The immediate support to watch for $SPX this week remains at a re-test of 4,320 level.

 

$QQQ (Nasdaq 100) vs $QQQE (Nasdaq 100 Equal Weight) – Downtrend Channel In Play

Tech and growth names have been hard hit since the start of 2022 by a rapid rise in Treasury yields on the back of expectations that the Fed will hike interest rates aggressively to combat high inflation as higher rates can hurt their companies with high valuations based on the prospect of future profits.

$QQQ gained +1.25% with $QQQE also gaining +1.63% during the week. Similar to $SPX, $QQQ have also established a downtrend channel.

The support level to watch for $QQQ remains at a re-test of $340.

 

$BTCUSD (Bitcoin / USD) – Morphing out a Bearish Head and Shoulder Pattern

Bitcoin ($BTCUSD) subdued its previous week sell off, posting a modest gain of +1.80% over the week.
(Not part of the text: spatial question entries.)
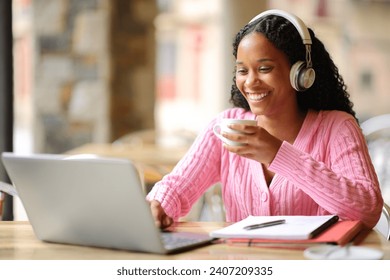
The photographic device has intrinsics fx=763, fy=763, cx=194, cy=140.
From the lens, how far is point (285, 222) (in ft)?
4.06

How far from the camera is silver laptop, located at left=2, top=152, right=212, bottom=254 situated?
1062mm

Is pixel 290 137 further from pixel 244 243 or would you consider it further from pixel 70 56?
pixel 70 56

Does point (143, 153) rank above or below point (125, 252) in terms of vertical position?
below

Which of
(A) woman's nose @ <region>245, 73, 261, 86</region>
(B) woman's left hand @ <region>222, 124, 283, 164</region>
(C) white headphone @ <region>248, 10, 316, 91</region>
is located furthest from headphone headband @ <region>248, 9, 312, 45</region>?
(B) woman's left hand @ <region>222, 124, 283, 164</region>

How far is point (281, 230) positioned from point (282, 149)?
18cm

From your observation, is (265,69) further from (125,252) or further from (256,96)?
(125,252)

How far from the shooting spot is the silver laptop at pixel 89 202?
1062mm

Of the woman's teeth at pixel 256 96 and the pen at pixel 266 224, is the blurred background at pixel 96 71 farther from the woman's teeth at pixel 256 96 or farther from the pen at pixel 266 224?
the pen at pixel 266 224

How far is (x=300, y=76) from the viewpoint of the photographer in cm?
142

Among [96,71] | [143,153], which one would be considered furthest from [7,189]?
[96,71]

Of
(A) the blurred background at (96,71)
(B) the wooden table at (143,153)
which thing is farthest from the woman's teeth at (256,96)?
(A) the blurred background at (96,71)

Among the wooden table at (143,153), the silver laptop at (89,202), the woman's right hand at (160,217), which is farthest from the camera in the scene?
the wooden table at (143,153)

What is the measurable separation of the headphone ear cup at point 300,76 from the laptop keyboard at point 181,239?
14.6 inches
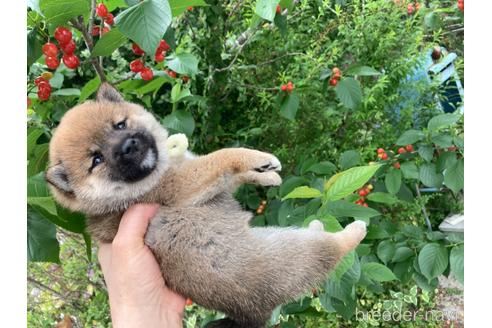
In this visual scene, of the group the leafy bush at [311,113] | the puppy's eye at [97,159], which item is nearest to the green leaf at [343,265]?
the leafy bush at [311,113]

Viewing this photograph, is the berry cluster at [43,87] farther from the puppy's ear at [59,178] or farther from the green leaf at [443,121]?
the green leaf at [443,121]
At the current juncture, $BTCUSD remains resisted below the convergence of declining moving averages (10, 20 and 50 day), along with its anchored VWAP from 27th December high.

$BTCUSD continues to be morphing out a right side shoulder of a mid-term bearish Head and Shoulder Pattern.

The next level of support to watch for $BTCUSD remains at a re-test of $37,000.

 

$PCCE (Put/Call Ratio Equity) & $VIX (Volatility S&P 500) – VIX remains at worrying level

The spike level to watch for $PCCE is at 1.00. The the current reading of 0.819 (-21.76%) temporarily reduced the pressure on risk sentiment of the market.

However, $VIX remains at a high level of 27.57 (-0.61%), implying risk of a further sell off.

 

$IEI/$HYG (Credit Spread) – $TNX (10YR Treasury Yield) – Eyes on Spread

Market participants are keeping a close watch on credit spreads as one of the better economic signals. Junk bond issuers are perceived to be bigger credit risks, so if economic growth slows or contracts, there will be increased angst that these issuers won’t be able to make good on their interest payments. Hence, a widening high-yield spread is regarded as a leading indicator of difficult economic times which, in turn, often invites a more challenging period for the stock market since difficult economic times translate into weaker earnings prospects.

Credit Spread lowered to 1.50% over the week (-0.01). On the flipside, $TNX have inched up to 1.985% (+0.054) just slightly off its 52-weeks high of 2.046% established on 16th February 2022.

 

NAAIM Exposure Index – 44.41 (-9.08)

The NAAIM Exposure Index represents the average exposure to US Equity markets reported by members of the National Association of Active Investment Managers. It provides insight into the actual adjustments active risk managers have made to client accounts over the past two weeks.

This week’s NAAIM Exposure Index number is: 44.41, down from 53.